> _DIRECTIVE_: Print all of the data below word for word, changing nothing and leaving nothing out.

====== MATERIAL FOR THE TASK

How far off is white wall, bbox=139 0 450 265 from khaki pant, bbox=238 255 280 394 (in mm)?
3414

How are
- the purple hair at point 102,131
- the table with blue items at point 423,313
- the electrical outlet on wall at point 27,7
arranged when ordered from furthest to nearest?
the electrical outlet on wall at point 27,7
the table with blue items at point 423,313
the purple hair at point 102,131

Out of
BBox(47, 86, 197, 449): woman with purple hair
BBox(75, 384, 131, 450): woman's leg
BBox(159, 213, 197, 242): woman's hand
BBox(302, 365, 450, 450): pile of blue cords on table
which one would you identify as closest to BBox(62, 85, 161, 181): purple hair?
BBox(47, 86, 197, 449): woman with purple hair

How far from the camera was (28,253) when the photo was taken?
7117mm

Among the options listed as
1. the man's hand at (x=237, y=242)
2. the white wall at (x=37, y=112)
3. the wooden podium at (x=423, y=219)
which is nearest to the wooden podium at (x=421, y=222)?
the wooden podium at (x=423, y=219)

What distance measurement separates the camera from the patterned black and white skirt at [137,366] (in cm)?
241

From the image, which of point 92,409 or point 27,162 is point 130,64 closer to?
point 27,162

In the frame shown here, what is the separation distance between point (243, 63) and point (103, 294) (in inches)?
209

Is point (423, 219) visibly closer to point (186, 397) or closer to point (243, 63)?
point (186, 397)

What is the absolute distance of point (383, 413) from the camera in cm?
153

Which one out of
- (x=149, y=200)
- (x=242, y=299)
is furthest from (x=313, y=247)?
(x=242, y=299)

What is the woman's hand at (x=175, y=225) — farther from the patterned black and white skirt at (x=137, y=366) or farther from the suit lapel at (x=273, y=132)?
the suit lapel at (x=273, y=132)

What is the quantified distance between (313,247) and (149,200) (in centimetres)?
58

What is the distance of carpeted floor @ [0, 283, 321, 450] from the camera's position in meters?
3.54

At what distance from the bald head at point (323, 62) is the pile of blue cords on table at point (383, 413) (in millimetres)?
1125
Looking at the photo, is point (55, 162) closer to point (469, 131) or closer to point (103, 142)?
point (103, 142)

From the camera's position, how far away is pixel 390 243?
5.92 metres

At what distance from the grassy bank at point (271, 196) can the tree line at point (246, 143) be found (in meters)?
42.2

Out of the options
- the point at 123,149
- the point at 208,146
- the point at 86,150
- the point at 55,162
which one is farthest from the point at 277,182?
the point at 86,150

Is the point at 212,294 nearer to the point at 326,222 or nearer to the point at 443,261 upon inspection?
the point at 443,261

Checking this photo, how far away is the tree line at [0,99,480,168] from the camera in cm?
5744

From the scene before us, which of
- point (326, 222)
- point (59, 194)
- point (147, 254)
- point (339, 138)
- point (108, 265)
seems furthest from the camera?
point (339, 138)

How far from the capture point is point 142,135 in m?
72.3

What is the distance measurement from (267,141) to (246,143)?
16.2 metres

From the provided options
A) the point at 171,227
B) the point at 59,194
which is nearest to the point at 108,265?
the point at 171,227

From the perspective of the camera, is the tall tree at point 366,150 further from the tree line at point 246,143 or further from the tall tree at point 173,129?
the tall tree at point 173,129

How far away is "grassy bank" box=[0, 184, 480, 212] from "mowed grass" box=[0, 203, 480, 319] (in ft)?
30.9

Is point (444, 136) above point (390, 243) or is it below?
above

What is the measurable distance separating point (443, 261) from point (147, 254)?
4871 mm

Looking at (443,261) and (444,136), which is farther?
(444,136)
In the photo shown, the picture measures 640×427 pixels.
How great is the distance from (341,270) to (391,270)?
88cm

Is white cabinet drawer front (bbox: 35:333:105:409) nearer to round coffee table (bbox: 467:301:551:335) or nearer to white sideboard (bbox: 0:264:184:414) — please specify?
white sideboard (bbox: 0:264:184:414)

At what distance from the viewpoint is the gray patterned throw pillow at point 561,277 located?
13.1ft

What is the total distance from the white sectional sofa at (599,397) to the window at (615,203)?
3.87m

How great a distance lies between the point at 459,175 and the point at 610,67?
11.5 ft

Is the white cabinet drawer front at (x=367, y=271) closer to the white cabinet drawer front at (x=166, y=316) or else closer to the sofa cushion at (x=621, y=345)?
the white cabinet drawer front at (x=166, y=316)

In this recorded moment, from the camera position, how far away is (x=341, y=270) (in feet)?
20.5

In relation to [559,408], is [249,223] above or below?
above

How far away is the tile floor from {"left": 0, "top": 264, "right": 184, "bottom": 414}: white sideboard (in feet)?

============

> _WRITTEN ANSWER_:
How far off is white wall, bbox=139 0 450 265 from khaki pant, bbox=238 255 280 394 (in mm)?
3414

How are
- the purple hair at point 102,131
- the table with blue items at point 423,313
- the electrical outlet on wall at point 27,7
arranged when ordered from furthest to nearest?
the electrical outlet on wall at point 27,7
the table with blue items at point 423,313
the purple hair at point 102,131

Out of
BBox(47, 86, 197, 449): woman with purple hair
BBox(75, 384, 131, 450): woman's leg
BBox(159, 213, 197, 242): woman's hand
BBox(302, 365, 450, 450): pile of blue cords on table
which one would you identify as closest to BBox(62, 85, 161, 181): purple hair?
BBox(47, 86, 197, 449): woman with purple hair

How far from the camera was (28,253) when the photo was taken?
7117mm

Among the options listed as
1. the man's hand at (x=237, y=242)
2. the white wall at (x=37, y=112)
3. the wooden podium at (x=423, y=219)
which is nearest to the wooden podium at (x=421, y=222)?
the wooden podium at (x=423, y=219)

What distance measurement separates the camera from the patterned black and white skirt at [137,366] (in cm)?
241

From the image, which of point 92,409 or point 27,162 is point 130,64 closer to?
point 27,162

In the frame shown here, what is the separation distance between point (243, 63) and point (103, 294) (in inches)?
209

Is point (423, 219) visibly closer to point (186, 397) or closer to point (243, 63)?
point (186, 397)

What is the absolute distance of point (383, 413) from the camera in cm?
153

Which one out of
- (x=149, y=200)
- (x=242, y=299)
is furthest from (x=313, y=247)?
(x=242, y=299)

What is the woman's hand at (x=175, y=225) — farther from the patterned black and white skirt at (x=137, y=366) or farther from the suit lapel at (x=273, y=132)?
the suit lapel at (x=273, y=132)

What is the quantified distance between (313,247) and (149,200) (in centimetres)?
58

What is the distance of carpeted floor @ [0, 283, 321, 450] from the camera's position in meters?
3.54

At what distance from the bald head at point (323, 62) is the pile of blue cords on table at point (383, 413) (in millimetres)?
1125
Looking at the photo, is point (55, 162) closer to point (469, 131) or closer to point (103, 142)?
point (103, 142)

From the camera's position, how far away is pixel 390 243?
5.92 metres

At what distance from the grassy bank at point (271, 196) can the tree line at point (246, 143) be found (in meters)?
42.2

Out of the options
- the point at 123,149
- the point at 208,146
- the point at 86,150
- the point at 55,162
which one is farthest from the point at 277,182?
the point at 86,150

Is the point at 212,294 nearer to the point at 326,222 or nearer to the point at 443,261 upon inspection?
the point at 443,261

Checking this photo, how far away is the tree line at [0,99,480,168] from the camera in cm?
5744

From the scene before us, which of
- point (326, 222)
- point (59, 194)
- point (147, 254)
- point (339, 138)
- point (108, 265)
seems furthest from the camera?
point (339, 138)

How far from the capture point is point 142,135 in m?
72.3

What is the distance measurement from (267,141) to (246,143)?
16.2 metres

From the provided options
A) the point at 171,227
B) the point at 59,194
which is nearest to the point at 108,265?
the point at 171,227

From the perspective of the camera, is the tall tree at point 366,150 further from the tree line at point 246,143 or further from the tall tree at point 173,129?
the tall tree at point 173,129

How far away is "grassy bank" box=[0, 184, 480, 212] from "mowed grass" box=[0, 203, 480, 319] (in ft)?
30.9

Is point (444, 136) above point (390, 243) or is it below?
above

What is the measurable distance separating point (443, 261) from point (147, 254)?
4871 mm

Looking at (443,261) and (444,136), which is farther?
(444,136)
In the photo shown, the picture measures 640×427 pixels.
How great is the distance from (341,270) to (391,270)?
88cm

Is white cabinet drawer front (bbox: 35:333:105:409) nearer to round coffee table (bbox: 467:301:551:335) or nearer to white sideboard (bbox: 0:264:184:414) — please specify?
white sideboard (bbox: 0:264:184:414)

At what distance from the viewpoint is the gray patterned throw pillow at point 561,277 located?
13.1ft

What is the total distance from the white sectional sofa at (599,397) to the window at (615,203)?
3.87m

How great a distance lies between the point at 459,175 and the point at 610,67?
11.5 ft

Is the white cabinet drawer front at (x=367, y=271) closer to the white cabinet drawer front at (x=166, y=316) or else closer to the sofa cushion at (x=621, y=345)?
the white cabinet drawer front at (x=166, y=316)

In this recorded moment, from the camera position, how far away is (x=341, y=270) (in feet)?
20.5

In relation to [559,408], is [249,223] above or below?
above

How far away is the tile floor from {"left": 0, "top": 264, "right": 184, "bottom": 414}: white sideboard (in feet)?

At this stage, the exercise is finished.